Without any pictures, the records below should be reproduced exactly.

[Image-text web data]
§
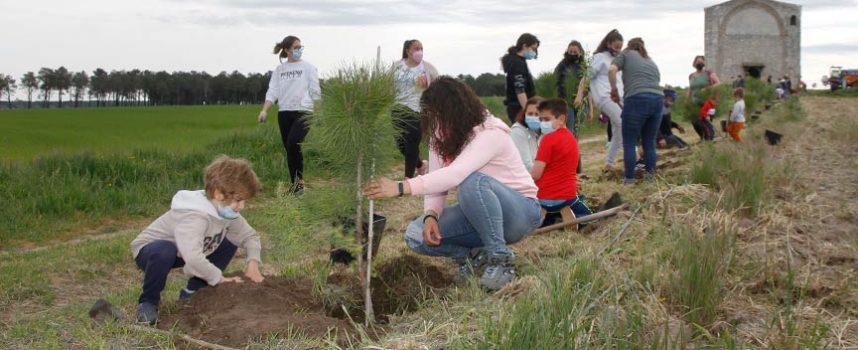La reforestación mejora el entorno de la ermita de san Mamés de Campo de Cuéllar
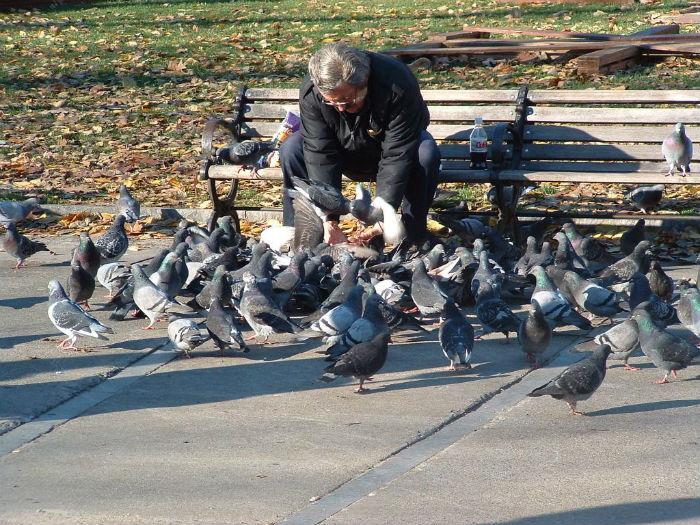 Красный проект. Покорми голубей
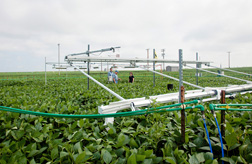ARS scientists in a plot of soybeans treated with elevated carbon dioxide (CO2) at the SoyFACE Global Change Research Facility at the University of Illinois Research Farm in Urbana: Click here for full photo caption.
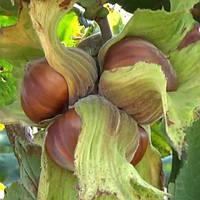 Саженцы фундука (лесного ореха), питомник - сорт На Медвежьей Лещине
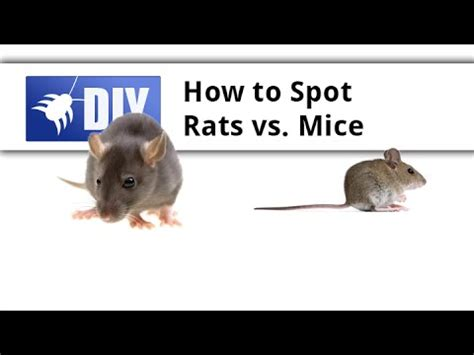 difference between rat and mouse dog breeds picture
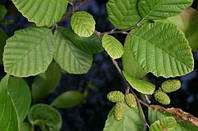 ОЛЬХА ЯПОНСКАЯ (Alnus Japonica), фото 1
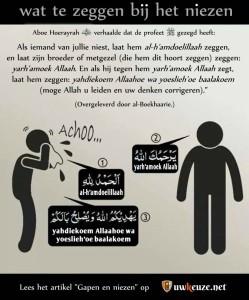 Tip: gebruik deze afbeelding voor da'wah.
§
◆ Output for this task:
La reforestación mejora el entorno de la ermita de san Mamés de Campo de Cuéllar
 Красный проект. Покорми голубей
ARS scientists in a plot of soybeans treated with elevated carbon dioxide (CO2) at the SoyFACE Global Change Research Facility at the University of Illinois Research Farm in Urbana: Click here for full photo caption.
 Саженцы фундука (лесного ореха), питомник - сорт На Медвежьей Лещине
 difference between rat and mouse dog breeds picture
 ОЛЬХА ЯПОНСКАЯ (Alnus Japonica), фото 1
 Tip: gebruik deze afbeelding voor da'wah.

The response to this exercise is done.